H_JCK

jck-logokleinUm die Gründung des JCK besser verstehen zu können, ist es wichtig, die Situation der jugendlichen Kützbrunner Anfang der 1980er Jahre kurz zu beleuchten. Wenn in einem Ort nicht viel geboten ist, dann muss man halt selbst dafür sorgen, dass was los ist. Und in Karlheinz Beckert war damals jemand da, der diesem Leitspruch auch Taten folgen ließ. So war er es, der ein Reservistentreffen organisierte, das alle Erwartungen übertraf. Der Höhepunkt der "Vor-JCK-Aktivitäten" war aber sicherlich die Grönlandparty mitten im Hochsommer. Hier wurde so richtig "die Sau raus gelassen". Es folgten gemeinsame Ausflüge nach Pottenstein und im Jahr 1982 nach Berchtesgaden, die allen viel Spaß bereiteten.

Ermutigt durch diese ganzen Geschehen fragte Karlheinz Beckert im Frühsommer 1982 Reinhold Uhl, ob er sich vorstellen könne, die ledigen, nicht liierten Kützbrunner in einem Junggesellenclub zu vereinen. Da auch Reinhold Uhl von der Idee begeistert war, lud man am 25.07.1982 zur Gründungsversammlung ein. Diese fand im Wohnzimmer von Karlheinz´ Eltern, Helene und Bernhard Beckert, statt. Als Verpflegung hatte man einen Kasten Bier besorgt. Dies soll nur erwähnt werden, da dieses Getränk in dieser Packungseinheit bis heute Symbolcharakter für den JCK besitzt. In dieser Versammlung wurde Karlheinz Beckert zum Vorsitzenden gewählt. Ihm folgten in späteren Jahren Matthias Kraus und Manfred Philipp, bevor Karlheinz Beckert dieses Amt wieder übernahm. Nach dessen Tod steht nun wieder Matthias Kraus dem Verein vor.

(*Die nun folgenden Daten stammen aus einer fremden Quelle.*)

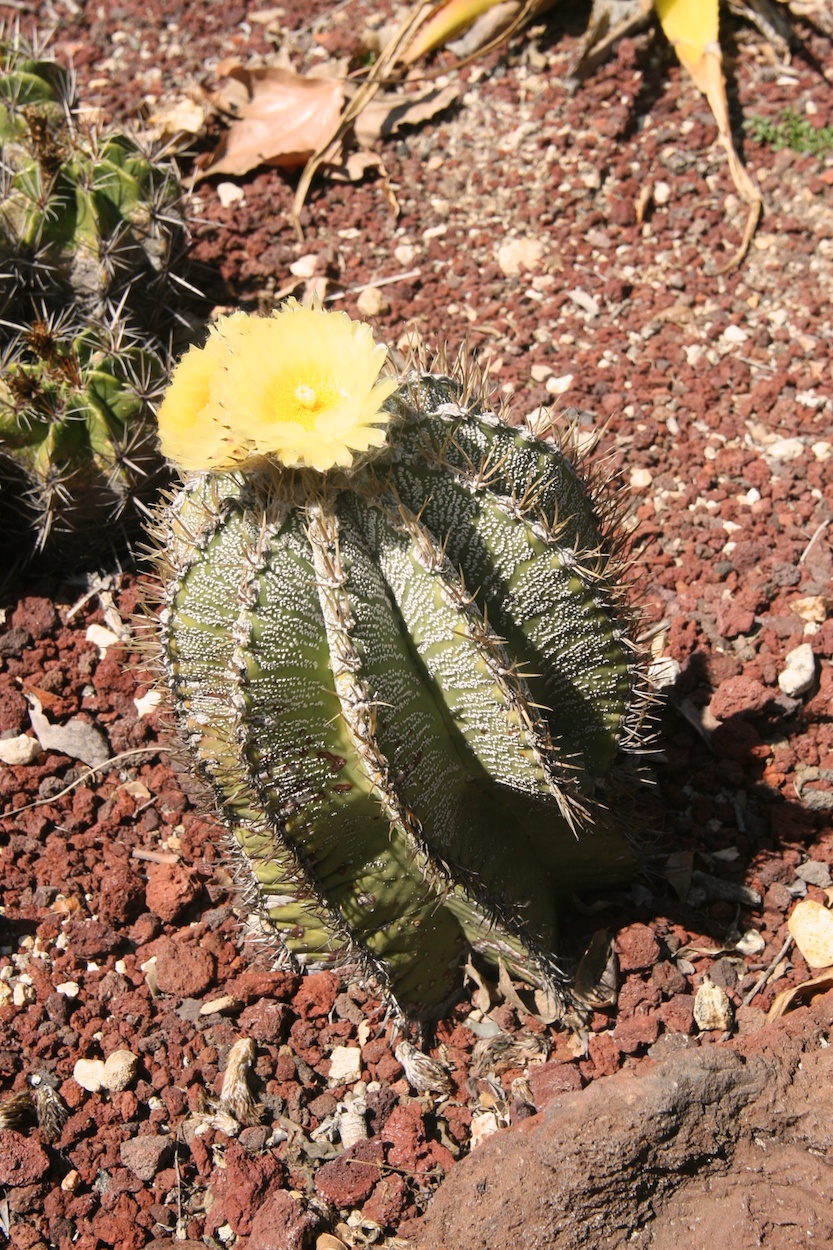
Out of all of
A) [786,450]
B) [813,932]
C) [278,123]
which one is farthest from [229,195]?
[813,932]

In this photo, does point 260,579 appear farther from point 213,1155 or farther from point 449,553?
point 213,1155

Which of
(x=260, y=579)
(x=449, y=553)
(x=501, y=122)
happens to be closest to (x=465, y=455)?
(x=449, y=553)

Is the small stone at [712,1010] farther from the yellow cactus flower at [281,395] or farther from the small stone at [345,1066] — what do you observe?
the yellow cactus flower at [281,395]

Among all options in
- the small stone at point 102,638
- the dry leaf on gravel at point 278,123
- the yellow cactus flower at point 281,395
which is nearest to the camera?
the yellow cactus flower at point 281,395

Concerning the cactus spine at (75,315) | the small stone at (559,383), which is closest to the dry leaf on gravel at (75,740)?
the cactus spine at (75,315)

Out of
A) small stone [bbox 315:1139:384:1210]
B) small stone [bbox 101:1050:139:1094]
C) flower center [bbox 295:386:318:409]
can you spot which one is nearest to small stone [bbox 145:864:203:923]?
small stone [bbox 101:1050:139:1094]

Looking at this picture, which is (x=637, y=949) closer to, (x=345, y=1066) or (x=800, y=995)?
→ (x=800, y=995)
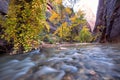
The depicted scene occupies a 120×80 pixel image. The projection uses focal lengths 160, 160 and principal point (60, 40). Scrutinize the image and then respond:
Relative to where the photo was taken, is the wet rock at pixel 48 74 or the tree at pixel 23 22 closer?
the wet rock at pixel 48 74

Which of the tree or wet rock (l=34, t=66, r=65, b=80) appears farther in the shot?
the tree

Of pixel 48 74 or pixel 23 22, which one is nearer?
pixel 48 74

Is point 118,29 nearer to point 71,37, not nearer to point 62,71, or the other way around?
point 71,37

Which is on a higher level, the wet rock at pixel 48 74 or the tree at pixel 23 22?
the tree at pixel 23 22

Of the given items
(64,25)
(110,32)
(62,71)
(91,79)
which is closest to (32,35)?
(62,71)

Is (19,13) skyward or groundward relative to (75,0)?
groundward

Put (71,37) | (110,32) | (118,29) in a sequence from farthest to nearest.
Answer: (71,37), (110,32), (118,29)

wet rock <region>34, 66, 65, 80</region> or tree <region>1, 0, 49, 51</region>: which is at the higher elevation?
tree <region>1, 0, 49, 51</region>

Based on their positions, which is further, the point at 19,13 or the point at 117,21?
the point at 117,21

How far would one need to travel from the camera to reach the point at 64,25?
19812mm

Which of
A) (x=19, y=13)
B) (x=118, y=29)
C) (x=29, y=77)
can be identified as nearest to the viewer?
(x=29, y=77)

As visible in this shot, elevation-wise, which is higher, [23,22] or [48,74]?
[23,22]

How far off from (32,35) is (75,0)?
17502mm

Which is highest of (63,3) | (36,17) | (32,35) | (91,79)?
(63,3)
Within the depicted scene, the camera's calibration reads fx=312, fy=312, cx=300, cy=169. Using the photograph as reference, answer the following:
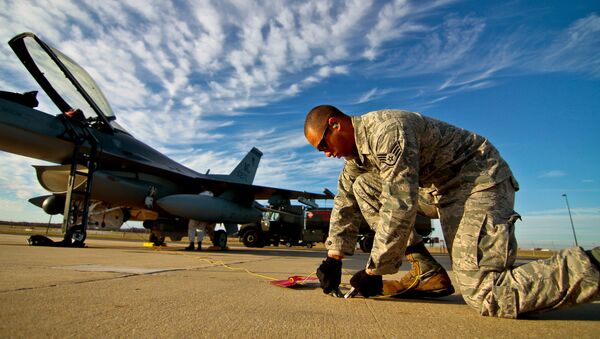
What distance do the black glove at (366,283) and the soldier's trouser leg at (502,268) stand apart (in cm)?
46

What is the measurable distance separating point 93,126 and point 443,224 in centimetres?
940

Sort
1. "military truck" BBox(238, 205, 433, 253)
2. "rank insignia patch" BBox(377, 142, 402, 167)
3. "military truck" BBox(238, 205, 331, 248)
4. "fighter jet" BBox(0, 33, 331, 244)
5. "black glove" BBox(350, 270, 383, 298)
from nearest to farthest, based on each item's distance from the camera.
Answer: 1. "rank insignia patch" BBox(377, 142, 402, 167)
2. "black glove" BBox(350, 270, 383, 298)
3. "fighter jet" BBox(0, 33, 331, 244)
4. "military truck" BBox(238, 205, 433, 253)
5. "military truck" BBox(238, 205, 331, 248)

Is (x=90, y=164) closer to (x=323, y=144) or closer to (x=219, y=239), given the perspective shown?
(x=219, y=239)

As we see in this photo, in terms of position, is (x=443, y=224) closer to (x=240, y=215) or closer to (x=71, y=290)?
(x=71, y=290)

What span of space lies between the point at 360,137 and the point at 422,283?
106cm

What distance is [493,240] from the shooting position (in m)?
1.67

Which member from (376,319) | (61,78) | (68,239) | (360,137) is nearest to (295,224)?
(68,239)

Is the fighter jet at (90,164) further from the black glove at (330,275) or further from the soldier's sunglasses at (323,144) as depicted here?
the black glove at (330,275)

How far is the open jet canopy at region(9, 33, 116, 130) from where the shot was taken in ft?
21.9

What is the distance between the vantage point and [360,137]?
1976mm

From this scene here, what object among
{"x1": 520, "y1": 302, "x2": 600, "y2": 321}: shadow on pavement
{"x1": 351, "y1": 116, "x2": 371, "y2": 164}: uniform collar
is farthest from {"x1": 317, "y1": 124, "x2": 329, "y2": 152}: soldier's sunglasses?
{"x1": 520, "y1": 302, "x2": 600, "y2": 321}: shadow on pavement

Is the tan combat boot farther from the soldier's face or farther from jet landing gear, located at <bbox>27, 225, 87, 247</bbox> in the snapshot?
jet landing gear, located at <bbox>27, 225, 87, 247</bbox>

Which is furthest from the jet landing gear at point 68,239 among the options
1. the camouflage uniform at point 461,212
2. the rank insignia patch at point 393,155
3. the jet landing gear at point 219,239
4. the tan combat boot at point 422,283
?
the rank insignia patch at point 393,155

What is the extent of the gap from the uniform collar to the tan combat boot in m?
0.81
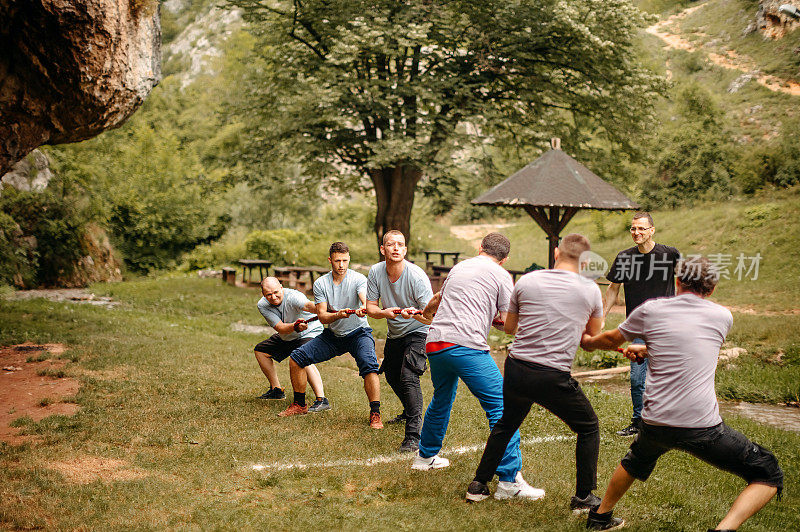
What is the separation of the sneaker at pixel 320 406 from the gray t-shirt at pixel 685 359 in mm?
4337

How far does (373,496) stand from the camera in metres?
5.11

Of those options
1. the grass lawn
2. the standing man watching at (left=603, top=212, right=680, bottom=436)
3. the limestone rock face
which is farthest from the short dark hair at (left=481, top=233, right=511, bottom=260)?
the limestone rock face

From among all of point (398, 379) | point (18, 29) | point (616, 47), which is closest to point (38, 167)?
point (18, 29)

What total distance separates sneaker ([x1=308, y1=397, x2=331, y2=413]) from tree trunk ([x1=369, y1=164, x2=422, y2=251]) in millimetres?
11245

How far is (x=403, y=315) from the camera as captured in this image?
6027mm

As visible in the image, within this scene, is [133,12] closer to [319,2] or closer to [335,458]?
[335,458]

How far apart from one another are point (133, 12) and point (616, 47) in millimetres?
11982

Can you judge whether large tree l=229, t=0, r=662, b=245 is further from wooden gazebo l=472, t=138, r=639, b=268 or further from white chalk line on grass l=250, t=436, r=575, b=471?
white chalk line on grass l=250, t=436, r=575, b=471

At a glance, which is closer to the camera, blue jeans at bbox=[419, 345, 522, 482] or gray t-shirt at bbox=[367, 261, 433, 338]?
blue jeans at bbox=[419, 345, 522, 482]

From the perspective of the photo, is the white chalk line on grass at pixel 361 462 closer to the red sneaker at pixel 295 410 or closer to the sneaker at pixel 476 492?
the sneaker at pixel 476 492

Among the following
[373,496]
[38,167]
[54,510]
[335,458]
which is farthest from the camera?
[38,167]

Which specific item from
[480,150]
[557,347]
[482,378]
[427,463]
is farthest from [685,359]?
[480,150]

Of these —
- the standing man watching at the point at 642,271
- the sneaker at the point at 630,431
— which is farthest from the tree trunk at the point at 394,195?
the sneaker at the point at 630,431

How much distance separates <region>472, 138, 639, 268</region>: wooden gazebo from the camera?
11812mm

In den ersten Jahren nach der Gründung beschränkten sich die Aktivitäten auf regelmäßig durchgeführte Ausflüge sowie die Mitgliederversammlung an Karfreitag und die Weihnachtsfeier am 2. Weihnachtstag.jck-klein

Viel wichtiger jedoch war die Arbeit der so genannten Kommissare. Getreu dem Vereinsmotto "Sex vor der Ehe - Nein danke" hatten sie dafür zu sorgen, Verfehlungen mit empfindlichen Geldstrafen zu würdigen. Wie akribisch dabei die beiden gewählten Kommissare Robert Pangerl und Thomas Scheel vorgingen, lässt sich an Aufzeichnungen dieser Zeit belegen:

13.02.1984 01.17 Uhr Hand legt sich um die Schulter

13.02.1984 01.19 Uhr Hand geht von der Schulter auf das Knie

13.02.1984 01.19 Uhr Hand streicht am Schenkel entlang

Bis heute werden regelmäßig Ausflüge organisiert. Überwiegend das bayerische Nachbarland hat es den JCKlern angetan. Dies liegt zum einen daran, dass die Kützbrunner einfach einen Gefallen an hügeligen Landschaften haben. Bei den Junggesellen kommt aber sicherlich auch die Sortenvielfalt hinzu, mit der die Bajuwaren bei den Brauereierzeugnissen aufwarten können. Um jedoch nicht all zu sehr bierlastig zu erscheinen, wurden auch schon Weinerkundungen in die Pfalz oder zum Kaiserstuhl durchgeführt.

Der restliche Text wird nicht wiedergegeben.